UNITED STATES DISTRICT COURT FOR THE EASTERN DISTRICT OF PENNSYLVANIA


April 25, 1967

MANUFACTURERS MUTUAL FIRE INS. CO.
v.
G. R. KINNEY CO. Pennsylvania, Inc. and Philadelphia Electric Company

Luongo, Judge.

The opinion of the court was delivered by: LUONGO

LUONGO, Judge:

On Monday, February 19, 1962, the contents of a store occupied by M. Buten and Sons, Inc. (Buten) were damaged by water used to put out a fire in an adjoining store premises occupied by G. R. Kinney Co. Pennsylvania, Inc. (Kinney). Manufacturers Mutual Fire Insurance Company, Buten's fire insurer, paid Buten for the water damage loss and, as subrogee of Buten's rights, instituted suit against Kinney and against Philadelphia Electric Company, charging that they negligently caused the fire. The case came on for trial before the court and a jury. At the conclusion of plaintiff's evidence, both defendants moved under Rule 50(b) for a directed verdict. The defendants' motions were granted. Contending that the court erred in granting the motions, plaintiff now seeks a new trial. The motion for new trial will be denied.

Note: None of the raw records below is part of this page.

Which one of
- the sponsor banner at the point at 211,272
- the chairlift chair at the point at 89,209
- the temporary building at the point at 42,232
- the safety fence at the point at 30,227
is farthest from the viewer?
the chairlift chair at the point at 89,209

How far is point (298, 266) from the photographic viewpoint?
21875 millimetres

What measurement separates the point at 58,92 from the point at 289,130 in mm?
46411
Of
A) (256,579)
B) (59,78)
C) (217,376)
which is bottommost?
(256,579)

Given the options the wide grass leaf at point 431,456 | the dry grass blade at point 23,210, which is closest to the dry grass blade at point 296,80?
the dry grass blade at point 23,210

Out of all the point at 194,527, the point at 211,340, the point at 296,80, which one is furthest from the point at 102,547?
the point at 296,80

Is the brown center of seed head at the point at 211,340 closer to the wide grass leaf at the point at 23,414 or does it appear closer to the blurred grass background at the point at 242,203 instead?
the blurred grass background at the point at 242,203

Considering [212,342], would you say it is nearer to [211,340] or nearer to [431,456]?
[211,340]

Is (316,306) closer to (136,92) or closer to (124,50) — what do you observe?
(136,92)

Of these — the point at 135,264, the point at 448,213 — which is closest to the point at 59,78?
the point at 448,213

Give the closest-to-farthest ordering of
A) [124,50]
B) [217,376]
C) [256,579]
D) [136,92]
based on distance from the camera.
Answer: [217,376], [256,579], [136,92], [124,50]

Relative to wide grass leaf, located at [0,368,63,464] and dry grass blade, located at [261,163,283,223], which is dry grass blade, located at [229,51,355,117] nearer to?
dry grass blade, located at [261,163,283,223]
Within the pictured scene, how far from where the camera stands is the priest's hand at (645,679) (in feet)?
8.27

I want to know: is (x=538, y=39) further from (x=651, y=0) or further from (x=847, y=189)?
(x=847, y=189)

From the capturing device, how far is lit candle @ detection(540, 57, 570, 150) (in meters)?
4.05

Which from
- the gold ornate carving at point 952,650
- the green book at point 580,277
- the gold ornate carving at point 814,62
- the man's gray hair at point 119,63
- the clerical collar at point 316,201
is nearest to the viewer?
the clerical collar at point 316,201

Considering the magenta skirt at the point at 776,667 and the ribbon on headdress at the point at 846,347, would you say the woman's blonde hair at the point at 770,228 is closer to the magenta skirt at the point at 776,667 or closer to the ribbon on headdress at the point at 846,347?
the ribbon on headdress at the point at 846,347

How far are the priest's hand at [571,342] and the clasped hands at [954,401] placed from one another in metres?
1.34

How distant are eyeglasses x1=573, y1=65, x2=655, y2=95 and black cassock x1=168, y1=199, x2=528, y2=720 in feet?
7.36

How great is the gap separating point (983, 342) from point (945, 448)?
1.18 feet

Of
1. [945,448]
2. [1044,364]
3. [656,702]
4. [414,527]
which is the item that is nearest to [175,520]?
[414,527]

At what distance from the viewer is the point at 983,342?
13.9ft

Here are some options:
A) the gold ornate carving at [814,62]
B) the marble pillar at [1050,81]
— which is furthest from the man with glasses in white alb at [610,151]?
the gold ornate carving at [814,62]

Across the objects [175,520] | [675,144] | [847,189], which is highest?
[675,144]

 Viewed in the light most favorable to the plaintiff, the evidence established that the fire which resulted in the water damage to Buten's property originated in the basement of premises occupied by defendant Kinney. The Kinney premises were heated by an oil burner located in the basement. The oil burner was in operation at the time the fire was discovered. Approximately six feet or so distant from the oil burner was located some trash which had been accumulated over a period of several business days awaiting the regular weekly collection.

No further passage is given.